-- Items --
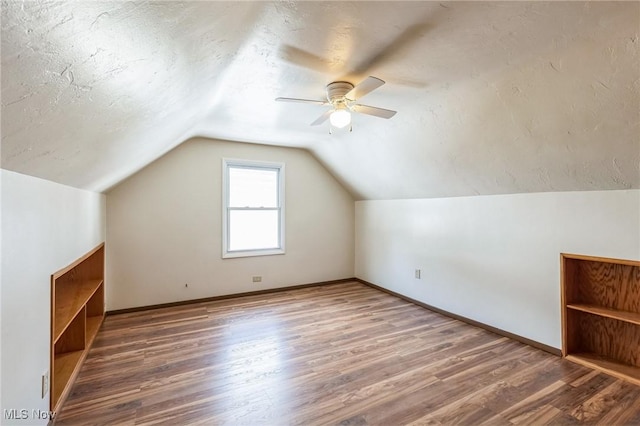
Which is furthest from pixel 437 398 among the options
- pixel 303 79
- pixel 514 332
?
* * *
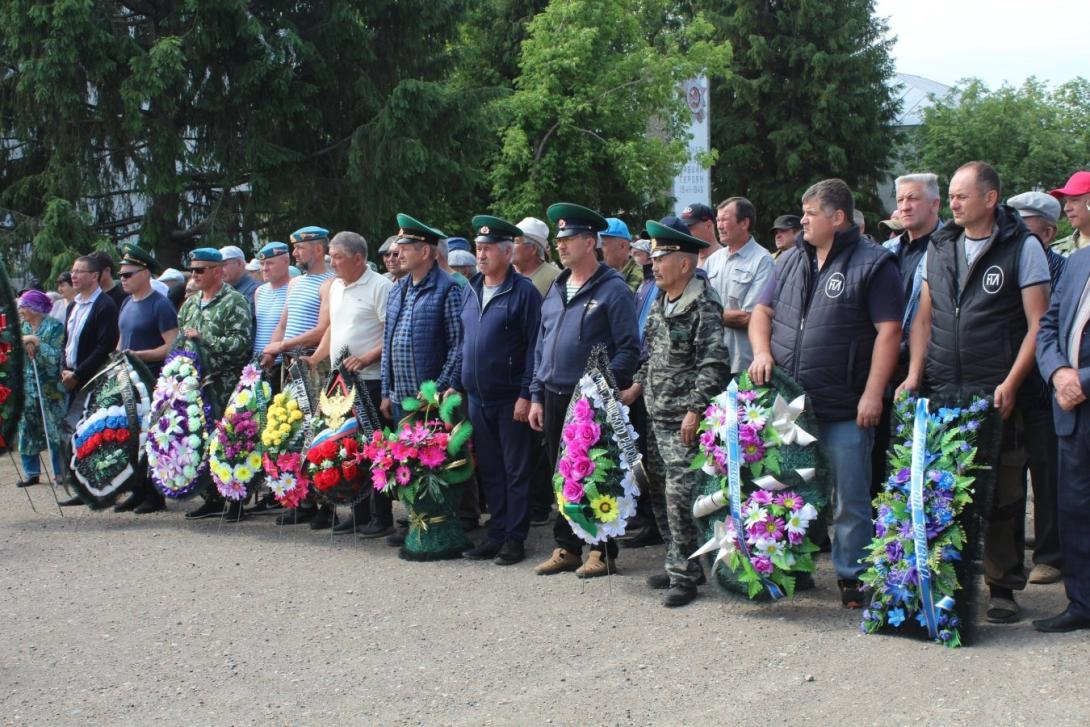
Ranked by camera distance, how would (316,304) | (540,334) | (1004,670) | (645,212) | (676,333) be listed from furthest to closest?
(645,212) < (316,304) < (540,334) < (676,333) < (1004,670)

-- Exercise directions --
Report each line of the records that contains the word "furthest", copying every such line in full.

-- Exercise response --
Which is furthest from pixel 437 398 among the options
Ranked by camera distance, how would (316,304) | (540,334) | (1004,670) | (645,212) | (676,333) be listed from furthest to closest?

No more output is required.